ERIC Number: ED252278
Record Type: RIE
Publication Date: 1984-Mar
Reference Count: 0
Perceived Masculine-Feminine Behaviors of an Infant among Health Professionals.
Delk, John; And Others
The objectives of this study were to investigate (1) whether prior opinions concerning a child's sex influence the qualities attributed to the child; (2) whether differences exist in the responses of male and female raters; and (3) the effect of forced-choice responses vis-a-vis non-forced responses. An 8-minute videotape of a 22-month-old infant was shown to 464 medical, nursing, and psychology students. One third of the subjects were told that the child was female, one third were told the child was male, and one third were told the child was hermaphrodite (neutral). While viewing the videotape, one group of subjects scored the infant's activities as masculine or feminine (forced choice).
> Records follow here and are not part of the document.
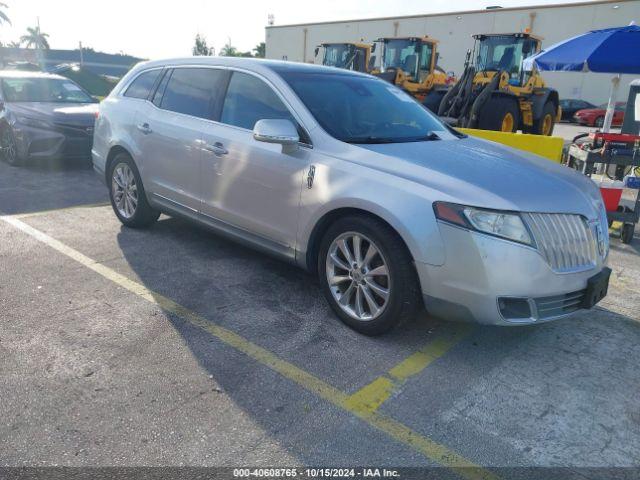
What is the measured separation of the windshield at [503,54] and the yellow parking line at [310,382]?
42.7ft

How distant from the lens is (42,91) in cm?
952

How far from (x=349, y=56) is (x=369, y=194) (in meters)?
14.7

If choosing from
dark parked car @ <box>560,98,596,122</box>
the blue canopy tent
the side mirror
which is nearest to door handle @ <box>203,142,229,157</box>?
the side mirror

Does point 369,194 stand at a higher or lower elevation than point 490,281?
higher

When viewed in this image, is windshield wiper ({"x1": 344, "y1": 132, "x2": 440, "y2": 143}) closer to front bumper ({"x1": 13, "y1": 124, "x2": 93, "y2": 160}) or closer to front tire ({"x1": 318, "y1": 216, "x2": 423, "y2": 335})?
front tire ({"x1": 318, "y1": 216, "x2": 423, "y2": 335})

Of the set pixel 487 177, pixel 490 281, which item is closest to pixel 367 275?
pixel 490 281

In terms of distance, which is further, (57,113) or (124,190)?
(57,113)

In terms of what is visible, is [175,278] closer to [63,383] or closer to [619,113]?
[63,383]

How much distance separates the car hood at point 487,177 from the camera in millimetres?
2979

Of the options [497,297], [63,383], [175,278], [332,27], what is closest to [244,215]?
[175,278]

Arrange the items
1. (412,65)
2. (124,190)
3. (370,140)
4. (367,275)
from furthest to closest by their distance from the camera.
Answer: (412,65) < (124,190) < (370,140) < (367,275)

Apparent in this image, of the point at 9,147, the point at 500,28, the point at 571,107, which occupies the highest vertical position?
the point at 500,28

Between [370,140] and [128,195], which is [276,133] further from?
[128,195]

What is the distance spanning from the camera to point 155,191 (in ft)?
16.4
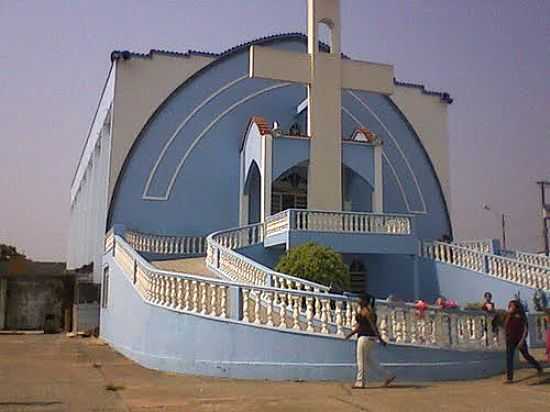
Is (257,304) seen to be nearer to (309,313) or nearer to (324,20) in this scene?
(309,313)

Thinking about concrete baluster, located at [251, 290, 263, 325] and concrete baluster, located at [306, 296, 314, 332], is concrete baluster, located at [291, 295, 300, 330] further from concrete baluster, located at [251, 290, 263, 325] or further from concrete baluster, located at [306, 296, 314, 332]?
concrete baluster, located at [251, 290, 263, 325]

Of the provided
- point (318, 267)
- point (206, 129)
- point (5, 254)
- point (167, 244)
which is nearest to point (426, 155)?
point (206, 129)

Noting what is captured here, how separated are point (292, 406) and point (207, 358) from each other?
3.29 metres

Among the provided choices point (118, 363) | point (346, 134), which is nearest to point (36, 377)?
point (118, 363)

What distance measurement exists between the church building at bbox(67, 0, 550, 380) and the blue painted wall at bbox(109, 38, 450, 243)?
51 millimetres

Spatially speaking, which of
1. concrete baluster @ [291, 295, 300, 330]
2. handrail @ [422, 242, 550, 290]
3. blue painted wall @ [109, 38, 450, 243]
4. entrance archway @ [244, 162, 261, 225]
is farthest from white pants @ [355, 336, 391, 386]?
entrance archway @ [244, 162, 261, 225]

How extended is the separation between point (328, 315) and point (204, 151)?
14.0 m

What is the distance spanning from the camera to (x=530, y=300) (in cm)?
1584

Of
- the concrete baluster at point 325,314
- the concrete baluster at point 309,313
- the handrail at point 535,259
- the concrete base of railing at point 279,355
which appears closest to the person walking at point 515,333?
the concrete base of railing at point 279,355

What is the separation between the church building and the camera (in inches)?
405

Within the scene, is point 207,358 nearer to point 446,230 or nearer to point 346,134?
point 346,134

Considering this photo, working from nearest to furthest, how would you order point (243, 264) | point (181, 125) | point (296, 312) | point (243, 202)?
point (296, 312)
point (243, 264)
point (243, 202)
point (181, 125)

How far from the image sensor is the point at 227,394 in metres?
8.53

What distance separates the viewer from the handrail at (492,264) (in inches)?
633
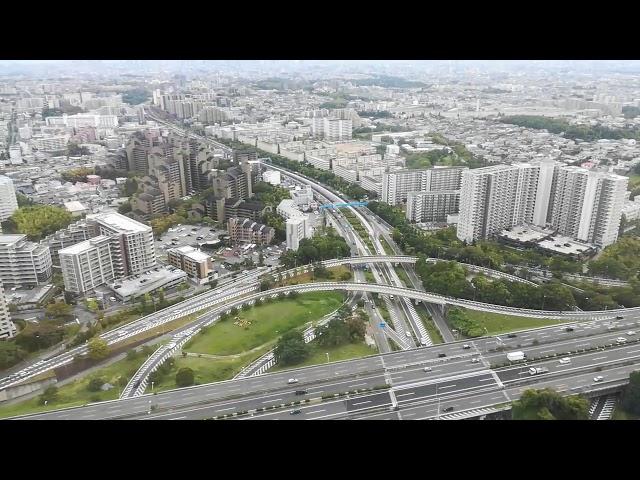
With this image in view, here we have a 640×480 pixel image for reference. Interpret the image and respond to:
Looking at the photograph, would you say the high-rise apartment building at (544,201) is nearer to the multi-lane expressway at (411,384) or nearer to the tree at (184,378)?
the multi-lane expressway at (411,384)

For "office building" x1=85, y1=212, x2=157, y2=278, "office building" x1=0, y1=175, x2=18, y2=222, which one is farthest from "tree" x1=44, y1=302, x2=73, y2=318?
→ "office building" x1=0, y1=175, x2=18, y2=222

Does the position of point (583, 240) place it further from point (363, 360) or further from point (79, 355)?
point (79, 355)

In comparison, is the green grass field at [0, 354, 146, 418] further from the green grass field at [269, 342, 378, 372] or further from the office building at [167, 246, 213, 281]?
the office building at [167, 246, 213, 281]

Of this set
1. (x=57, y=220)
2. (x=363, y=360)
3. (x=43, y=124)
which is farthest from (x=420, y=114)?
(x=363, y=360)

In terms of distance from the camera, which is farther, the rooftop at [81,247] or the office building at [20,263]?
the office building at [20,263]

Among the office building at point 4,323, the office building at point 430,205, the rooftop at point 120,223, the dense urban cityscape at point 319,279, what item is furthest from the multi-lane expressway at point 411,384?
the office building at point 430,205

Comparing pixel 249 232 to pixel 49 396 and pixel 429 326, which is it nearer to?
pixel 429 326

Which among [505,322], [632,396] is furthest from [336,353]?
[632,396]
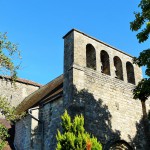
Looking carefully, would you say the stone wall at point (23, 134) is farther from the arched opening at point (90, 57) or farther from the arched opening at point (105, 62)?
the arched opening at point (105, 62)

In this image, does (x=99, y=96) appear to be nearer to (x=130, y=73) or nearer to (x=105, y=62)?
(x=105, y=62)

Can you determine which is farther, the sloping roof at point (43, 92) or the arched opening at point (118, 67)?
the sloping roof at point (43, 92)

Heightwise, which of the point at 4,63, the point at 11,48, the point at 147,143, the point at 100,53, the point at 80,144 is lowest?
the point at 80,144

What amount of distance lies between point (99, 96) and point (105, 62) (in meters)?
2.56

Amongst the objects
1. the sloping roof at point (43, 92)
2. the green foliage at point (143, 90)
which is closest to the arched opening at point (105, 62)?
the sloping roof at point (43, 92)

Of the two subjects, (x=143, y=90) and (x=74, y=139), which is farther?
(x=143, y=90)

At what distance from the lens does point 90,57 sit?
15805mm

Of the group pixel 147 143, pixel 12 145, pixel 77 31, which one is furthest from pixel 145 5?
pixel 12 145

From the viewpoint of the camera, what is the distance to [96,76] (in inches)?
587

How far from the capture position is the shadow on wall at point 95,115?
1312 centimetres

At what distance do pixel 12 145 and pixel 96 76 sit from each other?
6.98 meters

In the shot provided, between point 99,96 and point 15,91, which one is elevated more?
point 15,91

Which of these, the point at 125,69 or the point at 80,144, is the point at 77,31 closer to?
the point at 125,69

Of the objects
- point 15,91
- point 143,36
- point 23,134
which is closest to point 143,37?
point 143,36
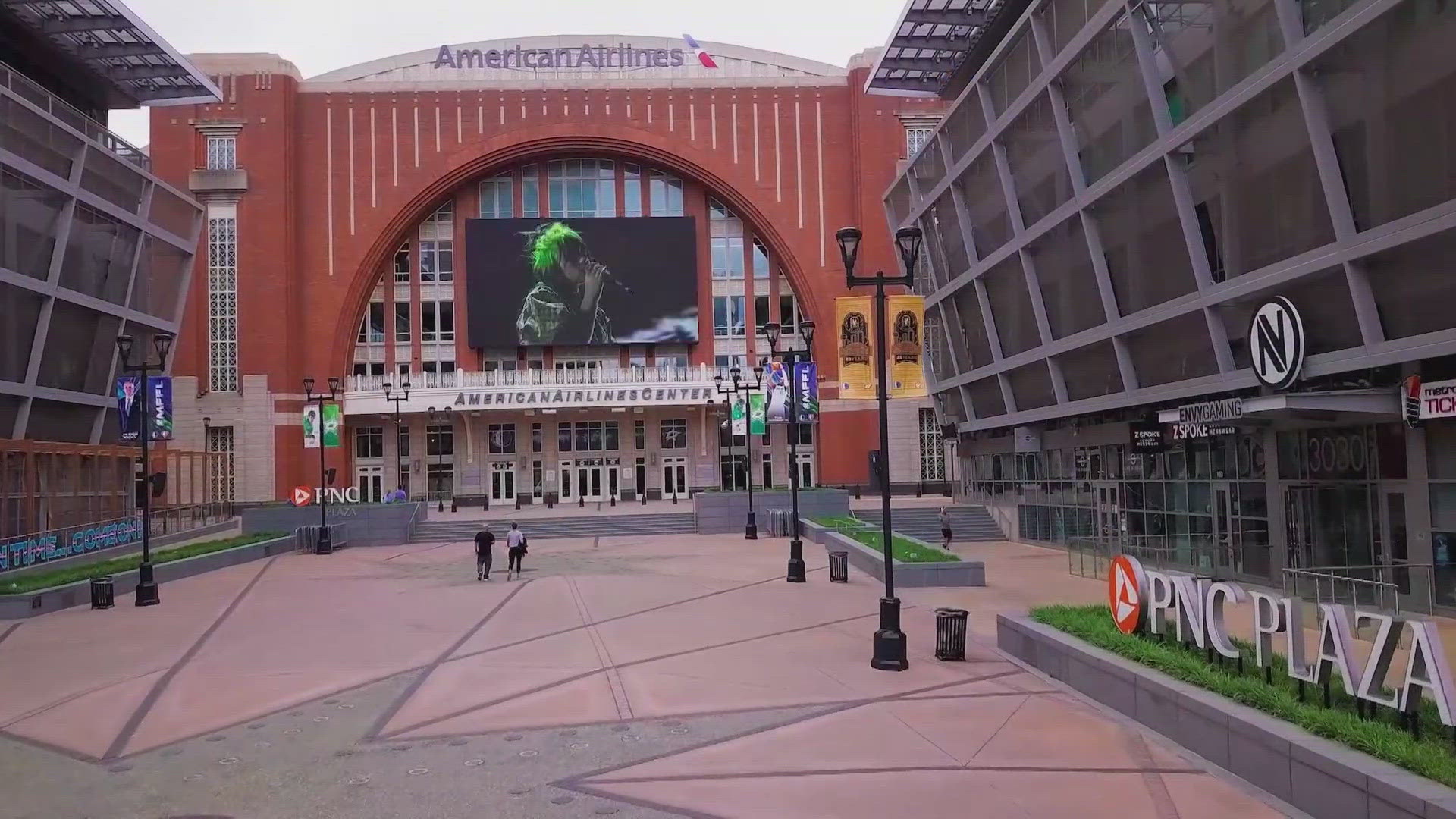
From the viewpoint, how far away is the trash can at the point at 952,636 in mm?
13961

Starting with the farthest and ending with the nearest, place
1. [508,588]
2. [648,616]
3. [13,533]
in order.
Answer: [13,533] < [508,588] < [648,616]

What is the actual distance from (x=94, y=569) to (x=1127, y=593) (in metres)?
25.0

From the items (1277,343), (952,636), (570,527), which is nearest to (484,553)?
(952,636)

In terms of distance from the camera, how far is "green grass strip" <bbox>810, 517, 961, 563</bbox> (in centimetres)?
2316

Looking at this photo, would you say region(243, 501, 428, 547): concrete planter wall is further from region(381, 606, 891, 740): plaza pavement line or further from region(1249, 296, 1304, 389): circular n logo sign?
region(1249, 296, 1304, 389): circular n logo sign

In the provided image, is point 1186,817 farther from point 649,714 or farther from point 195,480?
point 195,480

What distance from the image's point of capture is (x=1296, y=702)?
8.70 metres

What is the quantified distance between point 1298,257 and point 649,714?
14778 mm

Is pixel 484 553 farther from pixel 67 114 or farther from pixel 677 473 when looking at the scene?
pixel 677 473

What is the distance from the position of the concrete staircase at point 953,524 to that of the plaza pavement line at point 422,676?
2083cm

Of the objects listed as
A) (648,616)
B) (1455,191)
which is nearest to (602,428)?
(648,616)

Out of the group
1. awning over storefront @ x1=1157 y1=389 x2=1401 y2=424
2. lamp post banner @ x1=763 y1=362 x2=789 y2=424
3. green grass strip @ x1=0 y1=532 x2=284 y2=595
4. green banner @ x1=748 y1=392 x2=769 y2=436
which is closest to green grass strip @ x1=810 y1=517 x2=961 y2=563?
lamp post banner @ x1=763 y1=362 x2=789 y2=424

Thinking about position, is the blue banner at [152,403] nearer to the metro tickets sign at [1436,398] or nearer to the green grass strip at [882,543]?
the green grass strip at [882,543]

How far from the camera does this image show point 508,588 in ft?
78.5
Another group of subjects scored the infant's activities as masculine, feminine or neutral (non-forced choice). After viewing the videotape, all subjects rated the infant on eight descriptive variables: passive, active, dependent, self-confident, secure, adventurous, and normal. Results indicated that health professionals' attributions were affected by information concerning a child's sex. This effect was the same for male and female viewers in the forced-choice situation. In the non-forced-choice situation, females were more unwilling than males to accept the hermaphrodite status but were more likely to give neutral ratings when sex was stipulated. Ratings of descriptive variables also revealed stereotyped responses to sexual stipulation which differed for male and female viewers. (CB)
Publication Type: Reports - Research; Speeches/Meeting Papers
Education Level: N/A
Authoring Institution: N/A
Note: Paper presented at the Annual Meeting of the Southeastern Psychological Association (30th, New Orleans, LA, March 29-31, 1984).